It has been shown that people have great difficulty estimating statistical variance. Estimates are influenced by the mean of the stimuli. Instead of estimating variance, it is the coefficient of the variation (the standard deviation divided by the mean) that is estimated. The explanation given by Peterson and Beach (1967) is as follows:
"Think of the top of a forest. The tree tops seem to form a fairly smooth surface, considering that the trees may be 60 or 70 feet tall. Now, look at your desk top. In all probability it is littered with many objects and if a cloth were thrown over it the surface would seem very bumpy and variable. The forest top is far more variable than the surface of your desk, but not relative to the sizes of the objects being considered."
Experiments concerning bivariate observations include people's ability to recognise functional relationships presented in simple 2 x 2 contingency tables. Typically, these summarise the number of instances of the presence and absence of some variable X, apparently associated with the presence or absence of some variable, Y (eg. X as a disease and Y as a symptom). In many cases, it is found that people's judgemental strategies ignore one or more of the four cells. Most commonly, there is a virtually exclusive reliance on the size of the "present-present" cell relative to the entire population. In other words, if there are more people with the disease that also have the symptom than those with the disease but without the symptom, then the conclusion is that the relationship is positive. But valid inferences in such cases can only be made by considering all of the four cells, for example by comparing the proportion of diseased people showing the symptom with the proportion of non-diseased people also showing the symptom.
A different example of this in terms of everyday inference concerns answers to the question: "Does God answer prayers?"
If you consult the "present-present" cell only, you may answer "yes", if when you've asked God for something it has happened. The skeptic may query this asking how often you had asked for something and it did not happen. But this comparison of only two cells is inadequate. Although it seems crazy, data from the "absent-absent" cell i.e. things did not happen and that were not prayed for must still to be considered, as well as the things that did happen and were not prayed for.
Investigating covariance assessment, experiments have also compared data-based correlation estimates where the data is pairs of numbers or sounds, and theory-based estimates where no data is presented. Subjects used a simple rating scale to describe their subjective impression of the strength and direction (positive or negative) of relationships between pairs of variables.
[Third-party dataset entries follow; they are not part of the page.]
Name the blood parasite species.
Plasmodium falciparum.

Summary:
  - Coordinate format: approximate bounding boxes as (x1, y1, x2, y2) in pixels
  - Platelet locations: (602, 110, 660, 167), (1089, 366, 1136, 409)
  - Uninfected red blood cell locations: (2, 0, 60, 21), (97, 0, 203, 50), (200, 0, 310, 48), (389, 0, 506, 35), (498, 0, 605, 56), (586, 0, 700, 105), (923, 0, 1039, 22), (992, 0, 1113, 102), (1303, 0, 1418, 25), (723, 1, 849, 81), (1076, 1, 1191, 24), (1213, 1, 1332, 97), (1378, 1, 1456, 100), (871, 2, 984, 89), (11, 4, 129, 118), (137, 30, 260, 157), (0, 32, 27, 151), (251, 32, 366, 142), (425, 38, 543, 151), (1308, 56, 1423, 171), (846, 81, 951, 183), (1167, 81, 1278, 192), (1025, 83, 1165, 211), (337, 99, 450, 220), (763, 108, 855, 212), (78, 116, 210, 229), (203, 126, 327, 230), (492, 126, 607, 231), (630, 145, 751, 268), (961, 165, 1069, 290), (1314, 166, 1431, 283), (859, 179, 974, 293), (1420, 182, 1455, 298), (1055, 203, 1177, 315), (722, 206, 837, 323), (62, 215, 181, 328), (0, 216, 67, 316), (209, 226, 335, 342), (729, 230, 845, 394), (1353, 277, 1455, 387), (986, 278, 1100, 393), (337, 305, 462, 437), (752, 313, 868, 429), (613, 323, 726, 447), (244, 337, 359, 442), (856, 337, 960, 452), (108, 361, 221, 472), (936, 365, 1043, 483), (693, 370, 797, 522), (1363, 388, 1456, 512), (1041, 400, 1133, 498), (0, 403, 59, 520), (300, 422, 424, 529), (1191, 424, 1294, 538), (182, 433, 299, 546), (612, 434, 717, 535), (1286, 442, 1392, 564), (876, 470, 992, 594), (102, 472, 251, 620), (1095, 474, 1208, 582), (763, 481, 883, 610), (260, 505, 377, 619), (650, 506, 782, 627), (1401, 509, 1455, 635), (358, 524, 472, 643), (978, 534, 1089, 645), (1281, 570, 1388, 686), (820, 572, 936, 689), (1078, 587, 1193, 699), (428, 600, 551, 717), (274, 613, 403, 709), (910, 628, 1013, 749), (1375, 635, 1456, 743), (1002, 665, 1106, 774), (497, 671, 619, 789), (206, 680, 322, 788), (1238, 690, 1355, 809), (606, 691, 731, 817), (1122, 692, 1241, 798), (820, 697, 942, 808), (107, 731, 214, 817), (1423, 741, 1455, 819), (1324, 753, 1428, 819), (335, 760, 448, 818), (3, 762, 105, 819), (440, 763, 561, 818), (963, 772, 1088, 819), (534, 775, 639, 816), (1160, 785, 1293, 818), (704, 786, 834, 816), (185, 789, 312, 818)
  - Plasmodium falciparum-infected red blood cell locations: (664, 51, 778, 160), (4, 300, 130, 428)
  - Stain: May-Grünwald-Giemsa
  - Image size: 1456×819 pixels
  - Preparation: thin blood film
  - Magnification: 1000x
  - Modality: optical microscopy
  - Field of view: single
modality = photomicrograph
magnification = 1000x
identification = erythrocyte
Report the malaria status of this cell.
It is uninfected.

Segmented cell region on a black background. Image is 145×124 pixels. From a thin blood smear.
It was found that for data-based experiments, subjects had difficulty recognising positive relationships with correlations of less than 0.6-0.7. Correlations in the range of 0.2-0.4 were barely detected and correlations of 0.6-0.8 were underestimated. Only correlations of over 0.85 were consistently rated positive. With theory-based estimates on the other hand, positive and negative correlations were correctly recognised and so were the relative magnitude of the correlations. In the theory-based experiments, covariation estimates were based on subjects' prior expectations or theories rather than any immediately available data. eg. alternative measures of honesty, or personal attitudes, habits or preferences. These were compared with "objective" correlations taken from previous empirical studies.